His agency is working with the New Jersey Department of Environmental Protection.  The ship will be dropped in an area known as the Del-Jersey-Land Inshore Artificial Reef, so named because it's about 26 nautical miles from both Lewes, Del. and Cape May.

Globetti said conditions will dictate the date of the sinking.  The ship is docked at the shipyard of Coleen Marine in Norfolk, Va., and will be towed to the site.

Officials say they need a three-day window of ocean calm and no firm date has been set.

The 74-year-old Tamaroa was originally named the USS Zuni when it served as a Cherokee class Navy tug during operations at Iwo Jima and is the last surviving vessel from that battle.

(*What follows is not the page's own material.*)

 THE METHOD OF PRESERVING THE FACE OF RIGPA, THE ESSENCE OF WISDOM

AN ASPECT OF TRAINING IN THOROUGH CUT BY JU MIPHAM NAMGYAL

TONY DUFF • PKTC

The Coast Guard took use of the 205-foot-long ship after the war and renamed it.  The ship was featured in a rescue scene depicted in The Perfect Storm, Sebastian Junger's gripping account of a lethal nor'easter in 1991 that sank the commercial fishing vessel Andrea Gail and drowned its crew. The 2000 blockbuster movie version starred George Clooney and Mark Wahlberg.

During the same storm, the Tamaroa rescued three people from the sailboat Satori 75-miles off Nantucket Island, according to a Coast Guard history of the ship.  The ship was then sent to rescue the crew of a New York Air National Guard  helicopter from the 106th Air Rescue Group that went down.

The Tamaroa was decommissioned in 1994.  A plan to turn the ship into a museum failed.

It cost $380,000 to purchase the ship and clean out toxic PCBs and other contaminants to make it ready as a reef. Delaware, which will use the reef as part of its existing artificial reef network, paid 75 percent of the cost.  New Jersey, which also has an existing artificial reef network, paid 25 percent.

Jeff Tinsman, the reef program coordinator for Delaware's environmental agency, said the ship could have a 100-year-long life underwater.  He said sunken ships serving as artificial reefs develop rich ecosystems of their own.

The Tamaroa will drop about 125 feet to a sandy bottom off the Atlantic Coast.

Algae, barnacles, and other aquatic life are expected to colonize the ship within weeks.  Sunken vessels attract smaller fish, such as black sea bass, as they hide from predators such as sharks.  Fish also use the ships as shelters during storms.

At the same time, the hard surfaces attract other aquatic life such as blue mussels.

"Big vessels disrupt the tide and create an eddy on the lee side, which attracts schools of bait fish," Tinsman said. "So they stay there and it attracts the larger predatory fish. The whole food chain kind of gets involved."

It also won't be long before anglers are attracted to the area. Scuba divers are likely to be drawn as well.

"We like to look at this as a second career underwater for the ship," Tinsman said.